Most of our environmental issues have resulted from an array of tragedies of the commons, where individuals act out of self-interest, taking just a little bit of a shared resource – a few fish from the sea, or a few trees from the edge of the forest – or polluting just a little bit – one plastic water bottle a day, or a few extra leisure flights each year – and these individual self-interested actions accumulate to create a major impact, until the resource is exhausted or extinct. (More examples here.)

At TED Mission Blue, I pointed out the negative aspect of accumulation:

“Generally, we haven’t got ourselves into this mess through big disasters. Yes, there have been the Exxon Valdezes and the Chernobyls, but mostly it’s been an accumulation of bad decisions by billions of individuals, day after day and year after year. And, by the same token, we can turn that tide. We can start making better, wiser, more sustainable decisions. And when we do that, we’re not just one person. Anything that we do spreads ripples.”

And related it back to the metaphor of a rowing voyage:

“Every action counts. Each of my ocean crossings takes about a million oarstrokes. I could have stood under the Golden Gate Bridge and said “one stroke isn’t going to get me anywhere”. But you take a million, or 7 billion, tiny actions, and you string them all together, and you really can achieve almost anything.”

This power of accumulation emphasises the importance of good habits. Humans are creatures of habit; hard thinking (Kahneman’s System 2) costs the brain a lot of calories, so it automates as much as it can into default routines, which are hard to disrupt.

In my experience, the best way to create better habits is to make them a matter of identity. I learned this on the boat. I don’t especially like physical exercise, so it was always a battle of willpower to get myself to row for 12 hours a day. But then I realised that I wanted to be able to look back at my time on the ocean and feel proud of how I had conducted myself. I wanted to identify as a person who could show up in a professional way, demonstrating commitment and discipline.

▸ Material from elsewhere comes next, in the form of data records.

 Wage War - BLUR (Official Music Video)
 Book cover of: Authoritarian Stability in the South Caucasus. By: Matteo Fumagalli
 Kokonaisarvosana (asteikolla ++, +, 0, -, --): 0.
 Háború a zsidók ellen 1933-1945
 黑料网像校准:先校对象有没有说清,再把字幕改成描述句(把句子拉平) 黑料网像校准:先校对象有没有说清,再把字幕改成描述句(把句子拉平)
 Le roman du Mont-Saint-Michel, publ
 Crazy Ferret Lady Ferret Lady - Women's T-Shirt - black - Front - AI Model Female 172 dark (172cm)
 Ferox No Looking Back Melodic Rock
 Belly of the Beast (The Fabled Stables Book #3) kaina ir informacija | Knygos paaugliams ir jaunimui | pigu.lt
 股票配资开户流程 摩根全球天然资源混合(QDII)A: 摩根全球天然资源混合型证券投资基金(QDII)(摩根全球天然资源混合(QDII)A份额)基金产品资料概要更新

Kahneman highlights the difference between feeling “happy in one’s life” and “happy about one’s life” (see his TED Talk). We each have a preference somewhere on the continuum between these two extremes. The pure hedonist wants happiness in the moment, while the ascetic wants to feel they’ve led a good life. I found that I skewed sufficiently towards the latter that I could overcome my dislike of exercise, knowing that I was serving my longer-term purpose of being able to look back without shame or regret.

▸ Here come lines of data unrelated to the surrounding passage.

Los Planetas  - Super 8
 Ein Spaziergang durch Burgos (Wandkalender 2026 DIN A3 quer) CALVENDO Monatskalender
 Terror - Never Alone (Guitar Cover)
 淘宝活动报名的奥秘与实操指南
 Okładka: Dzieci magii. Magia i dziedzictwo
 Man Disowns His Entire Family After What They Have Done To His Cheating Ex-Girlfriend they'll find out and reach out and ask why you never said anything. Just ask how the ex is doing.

So if I wanted to identify as a professional adventurer, I had to show up and be professional. If I want to identify as an environmentally conscious person, I have to remember my reusable grocery bag, bottle, and cup when in public; I choose an economical car; I don’t fly unnecessarily.

As well as helping us develop positive habits, this habit/identity philosophy enables us to spread ripples of change without preaching. By consistently being the change we want to see in the world, we take the yin approach, rather than the yang way which involves talking about it, or trying to force other people to change through legislation or brute force. We can see in the United States how a significant proportion of conservatives respond to the perceived finger-wagging of the liberals; they become ever more entrenched in their views, and take a perverse pleasure in behaving and voting against the liberal agenda, even when it involves cutting off their nose to spite their face.

Trying to persuade other people to change very rarely works. Being the change just might.

So what kind of change are you being?